Con 47 años y el título de arquitecto colgado en la pared, Daniel Solanilla estaba desesperado. Hacía tres años que no conseguía una obra grande y en ese durísimo 2001 vivía de hacer algunas refacciones esporádicas. “Era difícil de mantener hasta la autoestima”, recuerda el mendocino.
El cambio llegaría con una alternativa que desde la transgresión financiera fue boom durante la crisis de 2001/02: el trueque. Con otros profesionales que pasaban por la misma situación que él en Mendoza capital, Solanilla se incorporó a uno de los miles de clubes que llegó a tener la Argentina. “Con eso pude llevar la comida a la mesa”, dice una década después.

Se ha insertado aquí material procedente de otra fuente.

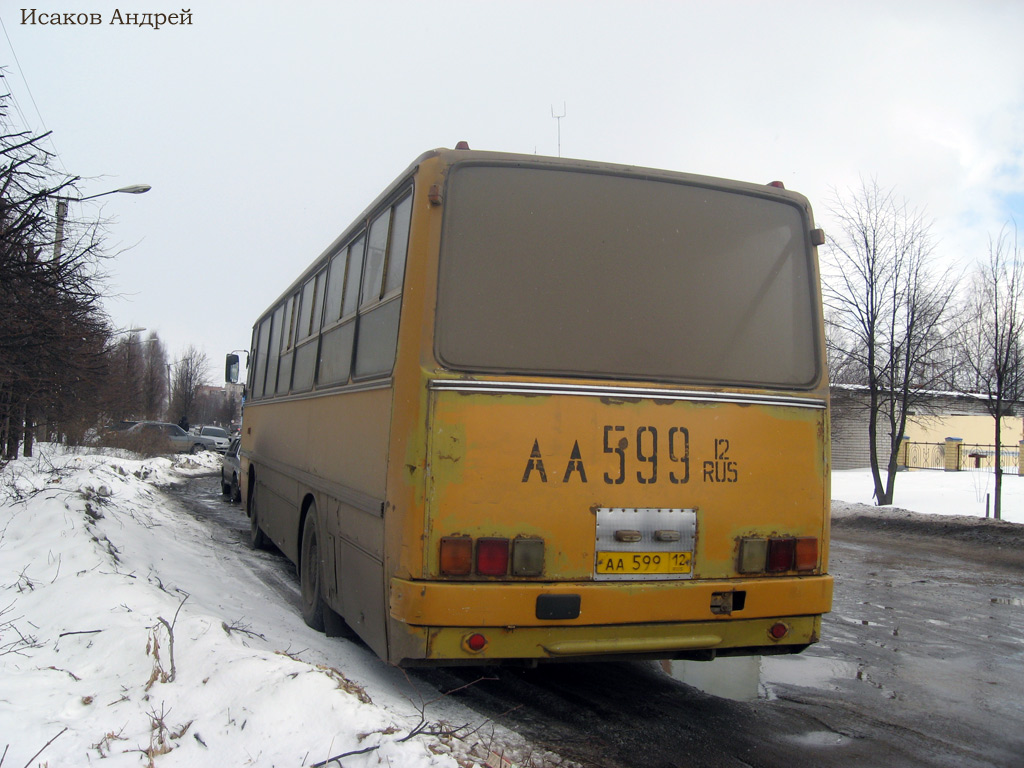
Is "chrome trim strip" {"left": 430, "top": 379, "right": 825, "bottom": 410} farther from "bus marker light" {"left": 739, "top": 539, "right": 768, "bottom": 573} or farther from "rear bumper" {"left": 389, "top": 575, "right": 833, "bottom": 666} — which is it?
"rear bumper" {"left": 389, "top": 575, "right": 833, "bottom": 666}

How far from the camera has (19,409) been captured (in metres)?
15.6

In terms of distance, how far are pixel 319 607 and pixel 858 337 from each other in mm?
16694

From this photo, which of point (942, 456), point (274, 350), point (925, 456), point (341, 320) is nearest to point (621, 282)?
point (341, 320)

A partir de la lógica más básica de la economía, el trueque fue un reflejo de esa sociedad dolida que veía cómo se derrumbaba su clase media. Si hasta Recoleta, Palermo o el centro de la City fueron sede de estas transacciones que anulaban la intermediación del dinero.
Los registros informales indican que cinco millones de argentinos llegaron a intercambiar bienes o servicios con esa modalidad durante 2001 y 2002. El fenómeno logró ser viralmente federal y no hubo provincia que no tuviera su propio “club de trueque”, como se llamó a estos espacios de encuentro de necesidades.
La recesión, el desempleo, la caída en los sueldos públicos, las cuasi monedas, el corralito y el corralón fueron parte de la repentización de un fenómeno que en realidad ya tenía antecedentes. “Nosotros en 1995 habíamos comenzado con un club de trueque en Bernal, que juntaba a un grupo reducido de personas”, cuenta Rubén Ravera, uno de los creadores de esa idea y cara visible del boom durante la crisis.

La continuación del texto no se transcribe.